* [BRIEF] Write out the records again, exactly, leaving none out.
BEGIN GIVEN ENTRIES
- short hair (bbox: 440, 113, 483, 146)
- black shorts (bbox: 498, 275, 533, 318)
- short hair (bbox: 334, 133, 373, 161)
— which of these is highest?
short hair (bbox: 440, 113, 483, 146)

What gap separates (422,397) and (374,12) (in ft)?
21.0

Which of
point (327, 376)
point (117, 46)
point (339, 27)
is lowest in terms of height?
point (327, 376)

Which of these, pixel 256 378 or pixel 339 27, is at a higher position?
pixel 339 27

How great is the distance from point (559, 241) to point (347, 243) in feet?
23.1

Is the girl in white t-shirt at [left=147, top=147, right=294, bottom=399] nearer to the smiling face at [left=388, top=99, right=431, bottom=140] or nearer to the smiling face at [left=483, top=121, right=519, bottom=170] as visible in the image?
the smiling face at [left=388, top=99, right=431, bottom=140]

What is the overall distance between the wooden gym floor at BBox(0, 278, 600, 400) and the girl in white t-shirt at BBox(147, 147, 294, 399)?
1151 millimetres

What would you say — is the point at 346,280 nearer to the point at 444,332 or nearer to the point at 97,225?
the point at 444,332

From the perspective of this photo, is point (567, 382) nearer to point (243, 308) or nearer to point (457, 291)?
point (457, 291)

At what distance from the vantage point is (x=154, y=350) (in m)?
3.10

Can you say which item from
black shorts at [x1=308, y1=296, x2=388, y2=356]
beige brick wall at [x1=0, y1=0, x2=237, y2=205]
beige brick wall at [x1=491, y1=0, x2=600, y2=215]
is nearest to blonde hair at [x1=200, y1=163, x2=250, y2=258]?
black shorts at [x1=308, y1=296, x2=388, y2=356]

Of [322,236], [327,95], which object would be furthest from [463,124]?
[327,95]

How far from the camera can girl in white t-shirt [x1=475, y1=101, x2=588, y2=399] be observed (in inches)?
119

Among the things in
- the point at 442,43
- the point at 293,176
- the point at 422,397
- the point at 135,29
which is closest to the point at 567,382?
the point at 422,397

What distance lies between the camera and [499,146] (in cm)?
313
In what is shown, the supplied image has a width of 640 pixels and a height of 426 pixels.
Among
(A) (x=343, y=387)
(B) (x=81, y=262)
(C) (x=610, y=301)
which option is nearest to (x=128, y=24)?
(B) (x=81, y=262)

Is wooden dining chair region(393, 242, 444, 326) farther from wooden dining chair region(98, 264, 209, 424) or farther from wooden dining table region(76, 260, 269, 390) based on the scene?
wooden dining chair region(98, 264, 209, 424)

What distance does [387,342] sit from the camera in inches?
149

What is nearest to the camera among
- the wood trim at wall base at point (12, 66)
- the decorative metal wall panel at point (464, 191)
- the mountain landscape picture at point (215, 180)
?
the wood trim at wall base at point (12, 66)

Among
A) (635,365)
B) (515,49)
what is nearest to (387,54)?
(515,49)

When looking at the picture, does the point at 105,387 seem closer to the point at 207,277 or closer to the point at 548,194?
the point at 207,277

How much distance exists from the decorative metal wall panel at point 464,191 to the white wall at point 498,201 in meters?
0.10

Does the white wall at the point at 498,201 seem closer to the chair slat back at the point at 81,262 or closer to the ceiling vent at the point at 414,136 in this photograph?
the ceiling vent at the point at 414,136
END GIVEN ENTRIES
* [TASK ANSWER]
- short hair (bbox: 440, 113, 483, 146)
- black shorts (bbox: 498, 275, 533, 318)
- short hair (bbox: 334, 133, 373, 161)
— which of these is highest?
short hair (bbox: 440, 113, 483, 146)

What gap separates (422,397) and (374,12) (in ft)?
21.0

Which of
point (327, 376)
point (117, 46)
point (339, 27)
is lowest in terms of height?
point (327, 376)

Which of these, pixel 256 378 or pixel 339 27, is at a higher position?
pixel 339 27

How great is the distance from point (559, 241) to point (347, 243) in feet?
23.1

Is the girl in white t-shirt at [left=147, top=147, right=294, bottom=399] nearer to the smiling face at [left=388, top=99, right=431, bottom=140] or nearer to the smiling face at [left=483, top=121, right=519, bottom=170] as visible in the image?
the smiling face at [left=388, top=99, right=431, bottom=140]

What is the overall distance between the wooden gym floor at BBox(0, 278, 600, 400) and the girl in white t-shirt at BBox(147, 147, 294, 399)?
1151 millimetres

What would you say — is the point at 346,280 nearer to the point at 444,332 or nearer to the point at 97,225?
the point at 444,332

From the perspective of this photo, is point (567, 382) nearer to point (243, 308) or nearer to point (457, 291)?
point (457, 291)

At what distance from the vantage point is (x=154, y=350) (in m)?
3.10

Can you say which item from
black shorts at [x1=308, y1=296, x2=388, y2=356]
beige brick wall at [x1=0, y1=0, x2=237, y2=205]
beige brick wall at [x1=491, y1=0, x2=600, y2=215]
is nearest to blonde hair at [x1=200, y1=163, x2=250, y2=258]?
black shorts at [x1=308, y1=296, x2=388, y2=356]

Of [322,236], [327,95], which object would be furthest from [463,124]?
[327,95]

How far from the camera can girl in white t-shirt [x1=475, y1=101, x2=588, y2=399] be observed (in inches)?
119

Among the things in
- the point at 442,43
- the point at 293,176
- the point at 422,397
- the point at 135,29
which is closest to the point at 567,382?
the point at 422,397

What distance lies between the camera and [499,146] (in cm)?
313
In what is shown, the supplied image has a width of 640 pixels and a height of 426 pixels.
Among
(A) (x=343, y=387)
(B) (x=81, y=262)
(C) (x=610, y=301)
which option is nearest to (x=128, y=24)?
(B) (x=81, y=262)

Is wooden dining chair region(393, 242, 444, 326) farther from wooden dining chair region(98, 264, 209, 424) or farther from wooden dining table region(76, 260, 269, 390) based on the scene?
wooden dining chair region(98, 264, 209, 424)

What distance does [387,342] sit from the camera in inches?
149

What is nearest to the camera among
- the wood trim at wall base at point (12, 66)
- the decorative metal wall panel at point (464, 191)
- the mountain landscape picture at point (215, 180)
?
the wood trim at wall base at point (12, 66)

Among
A) (635,365)
B) (515,49)
what is nearest to (387,54)?
(515,49)

When looking at the picture, does the point at 105,387 seem closer to the point at 207,277 or closer to the point at 548,194?
the point at 207,277

How much distance exists from the decorative metal wall panel at point 464,191 to the white wall at point 498,201 in meters?
0.10

Does the white wall at the point at 498,201 seem closer to the chair slat back at the point at 81,262 or closer to the ceiling vent at the point at 414,136 in this photograph?
the ceiling vent at the point at 414,136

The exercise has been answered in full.